# VORGEGEBENER TEXT
____

Es ist anzunehmen, dass schon die Steinzeitmenschen Steine fanden, die sie im Feuer erhitzten und die gespeicherte Hitze nutzten.  Man wird schon damals möglichst quarzhaltige Steine verwendet haben, da diese die Wärme gut über längere Zeit speichern konnten. Geeignete Steinformen fanden sich im Flussgeröll in den Urstromtälern und auch auf dem Acker.

 

Später verwendete man in ärmeren Familien angewärmte Mauersteine (Ziegelsteine). Sie wurden nach dem Erhitzen auf dem Herd oder in der Backröhre mit Papier oder Stoff umwickelt.

In wohlhabenden Kreisen fand man Wärmer aus Stein und Zinn, später aus Kupfer, Messing oder Aluminium.

 

Steinzeugflaschen aus glasiertem Ton wurden ebenfalls als Wärmflaschen verwendet. Zunächst hat man diese mit Korken verschlossen. Damit waren sie nicht immer wasserdicht, sodass man sie mit Sand befüllte und anwärmte. Spätere Exemplare erhielten einen Bügelverschluss. Geleerte Steinhägerflaschen wurden nach dem II.Weltkrieg oft als Wärmflasche „missbraucht“.

 

Soweit bekannt ist, gab es ab Mitte des 16. Jahrhunderts, ca. um 1520 die ersten mit heißem Wasser zu befüllenden Wärmflaschen aus Zinn. Diese Wärmflaschen wurden von den Zinngießern in Anlehnung an die damals bekannten Schraubflaschen in Flaschenform hergestellt. Daher stammt auch der noch heute gebräuchliche Name Wärmflasche.

____

# ARBEITSANWEISUNGEN
**1)** Stimmen diese Aussagen mit dem vorgegebenen Text überein? Beantworte jede mit Ja oder Nein und zitiere wörtlich die entscheidenden Worte des Textes. (a) In ärmeren Familien nutzte man angewärmte Ziegelsteine. (b) Steinzeugflaschen hatten von Anfang an einen Bügelverschluss. (c) Die ersten Wärmflaschen aus Zinn wurden nach dem Vorbild der Schraubflaschen geformt.
**2)** Schreibe einen Abschnitt aus dem vorgegebenen Text genau ab: Beginne bei den Worten „Später verwendete man“ und höre nach den Worten „oder Stoff umwickelt.“ auf.
Stütze dich ausschließlich auf den vorgegebenen Text.

# ROHDATEN
____

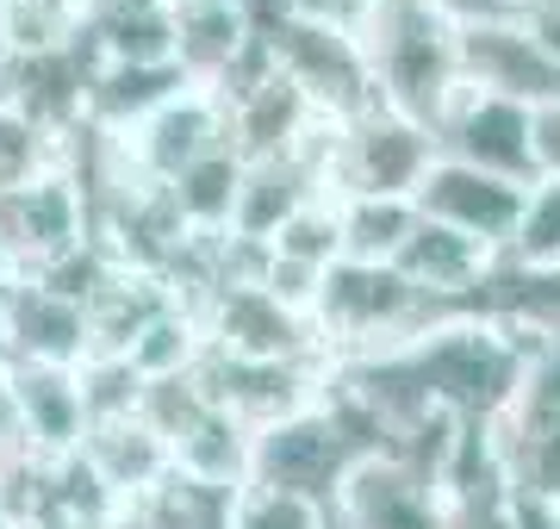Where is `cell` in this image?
Masks as SVG:
<instances>
[{
    "instance_id": "1",
    "label": "cell",
    "mask_w": 560,
    "mask_h": 529,
    "mask_svg": "<svg viewBox=\"0 0 560 529\" xmlns=\"http://www.w3.org/2000/svg\"><path fill=\"white\" fill-rule=\"evenodd\" d=\"M386 455L381 430L368 424V411L349 392L324 387L318 405L275 418L256 430L249 443V492H275V498H300L312 510H330L349 486L361 461Z\"/></svg>"
},
{
    "instance_id": "2",
    "label": "cell",
    "mask_w": 560,
    "mask_h": 529,
    "mask_svg": "<svg viewBox=\"0 0 560 529\" xmlns=\"http://www.w3.org/2000/svg\"><path fill=\"white\" fill-rule=\"evenodd\" d=\"M374 106L436 131L460 101V32L423 0H381L355 32Z\"/></svg>"
},
{
    "instance_id": "3",
    "label": "cell",
    "mask_w": 560,
    "mask_h": 529,
    "mask_svg": "<svg viewBox=\"0 0 560 529\" xmlns=\"http://www.w3.org/2000/svg\"><path fill=\"white\" fill-rule=\"evenodd\" d=\"M448 306L423 299L399 268H368V262H337L318 286L312 330L324 343V362H374L393 355L430 325H442Z\"/></svg>"
},
{
    "instance_id": "4",
    "label": "cell",
    "mask_w": 560,
    "mask_h": 529,
    "mask_svg": "<svg viewBox=\"0 0 560 529\" xmlns=\"http://www.w3.org/2000/svg\"><path fill=\"white\" fill-rule=\"evenodd\" d=\"M436 163V131L386 113V106H368L361 119H349L337 131V150H330V200H349V193H374V200H411L418 181Z\"/></svg>"
},
{
    "instance_id": "5",
    "label": "cell",
    "mask_w": 560,
    "mask_h": 529,
    "mask_svg": "<svg viewBox=\"0 0 560 529\" xmlns=\"http://www.w3.org/2000/svg\"><path fill=\"white\" fill-rule=\"evenodd\" d=\"M504 486L560 505V355H536L511 405L486 424Z\"/></svg>"
},
{
    "instance_id": "6",
    "label": "cell",
    "mask_w": 560,
    "mask_h": 529,
    "mask_svg": "<svg viewBox=\"0 0 560 529\" xmlns=\"http://www.w3.org/2000/svg\"><path fill=\"white\" fill-rule=\"evenodd\" d=\"M261 50H268L280 82L300 87L312 113H324V119L349 125L374 106L368 62H361V44L349 32H330V25L312 20H280L275 32H261Z\"/></svg>"
},
{
    "instance_id": "7",
    "label": "cell",
    "mask_w": 560,
    "mask_h": 529,
    "mask_svg": "<svg viewBox=\"0 0 560 529\" xmlns=\"http://www.w3.org/2000/svg\"><path fill=\"white\" fill-rule=\"evenodd\" d=\"M200 325H206V349H219L231 362H324V343L312 330V318L280 306L261 281L206 293Z\"/></svg>"
},
{
    "instance_id": "8",
    "label": "cell",
    "mask_w": 560,
    "mask_h": 529,
    "mask_svg": "<svg viewBox=\"0 0 560 529\" xmlns=\"http://www.w3.org/2000/svg\"><path fill=\"white\" fill-rule=\"evenodd\" d=\"M119 138V156L131 168V181L143 187H175L194 163H206L212 150L231 143V119H224V101L206 94V87H187L168 106H156L143 125L131 131H113Z\"/></svg>"
},
{
    "instance_id": "9",
    "label": "cell",
    "mask_w": 560,
    "mask_h": 529,
    "mask_svg": "<svg viewBox=\"0 0 560 529\" xmlns=\"http://www.w3.org/2000/svg\"><path fill=\"white\" fill-rule=\"evenodd\" d=\"M0 237H7L25 281V274H44L62 256L94 244V205H88V193L75 187L69 168H50L20 193H0Z\"/></svg>"
},
{
    "instance_id": "10",
    "label": "cell",
    "mask_w": 560,
    "mask_h": 529,
    "mask_svg": "<svg viewBox=\"0 0 560 529\" xmlns=\"http://www.w3.org/2000/svg\"><path fill=\"white\" fill-rule=\"evenodd\" d=\"M523 200H529V187L499 181V175H480V168L448 163V156H436V163H430V175L418 181V193H411L418 219L448 224V231H460V237L486 244L492 256H504V249H511L517 219H523Z\"/></svg>"
},
{
    "instance_id": "11",
    "label": "cell",
    "mask_w": 560,
    "mask_h": 529,
    "mask_svg": "<svg viewBox=\"0 0 560 529\" xmlns=\"http://www.w3.org/2000/svg\"><path fill=\"white\" fill-rule=\"evenodd\" d=\"M460 87L474 94H499L536 113L541 101H560V62L548 57V44L529 32L523 13L492 25L460 32Z\"/></svg>"
},
{
    "instance_id": "12",
    "label": "cell",
    "mask_w": 560,
    "mask_h": 529,
    "mask_svg": "<svg viewBox=\"0 0 560 529\" xmlns=\"http://www.w3.org/2000/svg\"><path fill=\"white\" fill-rule=\"evenodd\" d=\"M436 156L480 168V175H499V181L536 187L529 106L499 101V94H474V87H460V101L448 106V119L436 125Z\"/></svg>"
},
{
    "instance_id": "13",
    "label": "cell",
    "mask_w": 560,
    "mask_h": 529,
    "mask_svg": "<svg viewBox=\"0 0 560 529\" xmlns=\"http://www.w3.org/2000/svg\"><path fill=\"white\" fill-rule=\"evenodd\" d=\"M7 411H13V436L44 461H69L81 455L94 411L81 392V367H50V362H13L7 367Z\"/></svg>"
},
{
    "instance_id": "14",
    "label": "cell",
    "mask_w": 560,
    "mask_h": 529,
    "mask_svg": "<svg viewBox=\"0 0 560 529\" xmlns=\"http://www.w3.org/2000/svg\"><path fill=\"white\" fill-rule=\"evenodd\" d=\"M330 529H442V486L399 455H374L349 473L330 510Z\"/></svg>"
},
{
    "instance_id": "15",
    "label": "cell",
    "mask_w": 560,
    "mask_h": 529,
    "mask_svg": "<svg viewBox=\"0 0 560 529\" xmlns=\"http://www.w3.org/2000/svg\"><path fill=\"white\" fill-rule=\"evenodd\" d=\"M0 343H7V367L13 362L81 367L94 355V343H88V311L75 299L50 293L44 281H13L7 306H0Z\"/></svg>"
},
{
    "instance_id": "16",
    "label": "cell",
    "mask_w": 560,
    "mask_h": 529,
    "mask_svg": "<svg viewBox=\"0 0 560 529\" xmlns=\"http://www.w3.org/2000/svg\"><path fill=\"white\" fill-rule=\"evenodd\" d=\"M393 268L418 286L423 299H436V306H448V311H474L486 274L499 268V256H492L486 244H474V237L448 231V224L418 219V231L405 237V249L393 256Z\"/></svg>"
},
{
    "instance_id": "17",
    "label": "cell",
    "mask_w": 560,
    "mask_h": 529,
    "mask_svg": "<svg viewBox=\"0 0 560 529\" xmlns=\"http://www.w3.org/2000/svg\"><path fill=\"white\" fill-rule=\"evenodd\" d=\"M81 461H88V473H94L119 505L143 498L150 486H162V480L175 473V455H168V443L150 430L143 411H125V418L94 424L88 430V443H81Z\"/></svg>"
},
{
    "instance_id": "18",
    "label": "cell",
    "mask_w": 560,
    "mask_h": 529,
    "mask_svg": "<svg viewBox=\"0 0 560 529\" xmlns=\"http://www.w3.org/2000/svg\"><path fill=\"white\" fill-rule=\"evenodd\" d=\"M312 200H330L318 187V175L300 156H268V163H243V187H237V212H231V237L268 249L300 219Z\"/></svg>"
},
{
    "instance_id": "19",
    "label": "cell",
    "mask_w": 560,
    "mask_h": 529,
    "mask_svg": "<svg viewBox=\"0 0 560 529\" xmlns=\"http://www.w3.org/2000/svg\"><path fill=\"white\" fill-rule=\"evenodd\" d=\"M81 44L94 62H175V13L162 0H88Z\"/></svg>"
},
{
    "instance_id": "20",
    "label": "cell",
    "mask_w": 560,
    "mask_h": 529,
    "mask_svg": "<svg viewBox=\"0 0 560 529\" xmlns=\"http://www.w3.org/2000/svg\"><path fill=\"white\" fill-rule=\"evenodd\" d=\"M175 94H187V75L175 62H94L88 125L94 131H131V125H143Z\"/></svg>"
},
{
    "instance_id": "21",
    "label": "cell",
    "mask_w": 560,
    "mask_h": 529,
    "mask_svg": "<svg viewBox=\"0 0 560 529\" xmlns=\"http://www.w3.org/2000/svg\"><path fill=\"white\" fill-rule=\"evenodd\" d=\"M243 492L231 486H206V480H187V473H168L162 486H150L143 498L119 505V524L113 529H231Z\"/></svg>"
},
{
    "instance_id": "22",
    "label": "cell",
    "mask_w": 560,
    "mask_h": 529,
    "mask_svg": "<svg viewBox=\"0 0 560 529\" xmlns=\"http://www.w3.org/2000/svg\"><path fill=\"white\" fill-rule=\"evenodd\" d=\"M337 231H342V262L393 268V256L405 249V237L418 231V205L349 193V200H337Z\"/></svg>"
},
{
    "instance_id": "23",
    "label": "cell",
    "mask_w": 560,
    "mask_h": 529,
    "mask_svg": "<svg viewBox=\"0 0 560 529\" xmlns=\"http://www.w3.org/2000/svg\"><path fill=\"white\" fill-rule=\"evenodd\" d=\"M237 187H243V156L224 143V150H212L206 163H194L168 187V200H175L180 224L194 237H224L231 231V212H237Z\"/></svg>"
},
{
    "instance_id": "24",
    "label": "cell",
    "mask_w": 560,
    "mask_h": 529,
    "mask_svg": "<svg viewBox=\"0 0 560 529\" xmlns=\"http://www.w3.org/2000/svg\"><path fill=\"white\" fill-rule=\"evenodd\" d=\"M62 168V138H50L38 119H25L20 106H0V193H20L38 175Z\"/></svg>"
},
{
    "instance_id": "25",
    "label": "cell",
    "mask_w": 560,
    "mask_h": 529,
    "mask_svg": "<svg viewBox=\"0 0 560 529\" xmlns=\"http://www.w3.org/2000/svg\"><path fill=\"white\" fill-rule=\"evenodd\" d=\"M504 262L523 268H560V181H536L523 200L517 237L504 249Z\"/></svg>"
},
{
    "instance_id": "26",
    "label": "cell",
    "mask_w": 560,
    "mask_h": 529,
    "mask_svg": "<svg viewBox=\"0 0 560 529\" xmlns=\"http://www.w3.org/2000/svg\"><path fill=\"white\" fill-rule=\"evenodd\" d=\"M268 249H275V256H287V262H305V268H337V262H342L337 200H312Z\"/></svg>"
},
{
    "instance_id": "27",
    "label": "cell",
    "mask_w": 560,
    "mask_h": 529,
    "mask_svg": "<svg viewBox=\"0 0 560 529\" xmlns=\"http://www.w3.org/2000/svg\"><path fill=\"white\" fill-rule=\"evenodd\" d=\"M231 529H330V524H324V510L300 505V498H275V492H249L243 486Z\"/></svg>"
},
{
    "instance_id": "28",
    "label": "cell",
    "mask_w": 560,
    "mask_h": 529,
    "mask_svg": "<svg viewBox=\"0 0 560 529\" xmlns=\"http://www.w3.org/2000/svg\"><path fill=\"white\" fill-rule=\"evenodd\" d=\"M374 7L381 0H287V20H312V25H330V32H349L355 38Z\"/></svg>"
},
{
    "instance_id": "29",
    "label": "cell",
    "mask_w": 560,
    "mask_h": 529,
    "mask_svg": "<svg viewBox=\"0 0 560 529\" xmlns=\"http://www.w3.org/2000/svg\"><path fill=\"white\" fill-rule=\"evenodd\" d=\"M529 150H536V181H560V101H541L529 113Z\"/></svg>"
},
{
    "instance_id": "30",
    "label": "cell",
    "mask_w": 560,
    "mask_h": 529,
    "mask_svg": "<svg viewBox=\"0 0 560 529\" xmlns=\"http://www.w3.org/2000/svg\"><path fill=\"white\" fill-rule=\"evenodd\" d=\"M430 13L455 25V32H474V25H492V20H511L523 0H423Z\"/></svg>"
},
{
    "instance_id": "31",
    "label": "cell",
    "mask_w": 560,
    "mask_h": 529,
    "mask_svg": "<svg viewBox=\"0 0 560 529\" xmlns=\"http://www.w3.org/2000/svg\"><path fill=\"white\" fill-rule=\"evenodd\" d=\"M13 436V411H7V367H0V443Z\"/></svg>"
},
{
    "instance_id": "32",
    "label": "cell",
    "mask_w": 560,
    "mask_h": 529,
    "mask_svg": "<svg viewBox=\"0 0 560 529\" xmlns=\"http://www.w3.org/2000/svg\"><path fill=\"white\" fill-rule=\"evenodd\" d=\"M0 106H7V57H0Z\"/></svg>"
},
{
    "instance_id": "33",
    "label": "cell",
    "mask_w": 560,
    "mask_h": 529,
    "mask_svg": "<svg viewBox=\"0 0 560 529\" xmlns=\"http://www.w3.org/2000/svg\"><path fill=\"white\" fill-rule=\"evenodd\" d=\"M0 529H25V524H13V517H7V510H0Z\"/></svg>"
},
{
    "instance_id": "34",
    "label": "cell",
    "mask_w": 560,
    "mask_h": 529,
    "mask_svg": "<svg viewBox=\"0 0 560 529\" xmlns=\"http://www.w3.org/2000/svg\"><path fill=\"white\" fill-rule=\"evenodd\" d=\"M162 7H168V13H175V7H194V0H162Z\"/></svg>"
},
{
    "instance_id": "35",
    "label": "cell",
    "mask_w": 560,
    "mask_h": 529,
    "mask_svg": "<svg viewBox=\"0 0 560 529\" xmlns=\"http://www.w3.org/2000/svg\"><path fill=\"white\" fill-rule=\"evenodd\" d=\"M555 529H560V505H555Z\"/></svg>"
},
{
    "instance_id": "36",
    "label": "cell",
    "mask_w": 560,
    "mask_h": 529,
    "mask_svg": "<svg viewBox=\"0 0 560 529\" xmlns=\"http://www.w3.org/2000/svg\"><path fill=\"white\" fill-rule=\"evenodd\" d=\"M81 7H88V0H81Z\"/></svg>"
}]
</instances>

____

# ERGEBNISSE
**1)**
(a) Ja: „Später verwendete man in ärmeren Familien angewärmte Mauersteine (Ziegelsteine).“
(b) Nein: „Zunächst hat man diese mit Korken verschlossen.“ und „Spätere Exemplare erhielten einen Bügelverschluss.“
(c) Ja: „Diese Wärmflaschen wurden von den Zinngießern in Anlehnung an die damals bekannten Schraubflaschen in Flaschenform hergestellt.“

**2)**
Später verwendete man in ärmeren Familien angewärmte Mauersteine (Ziegelsteine). Sie wurden nach dem Erhitzen auf dem Herd oder in der Backröhre mit Papier oder Stoff umwickelt.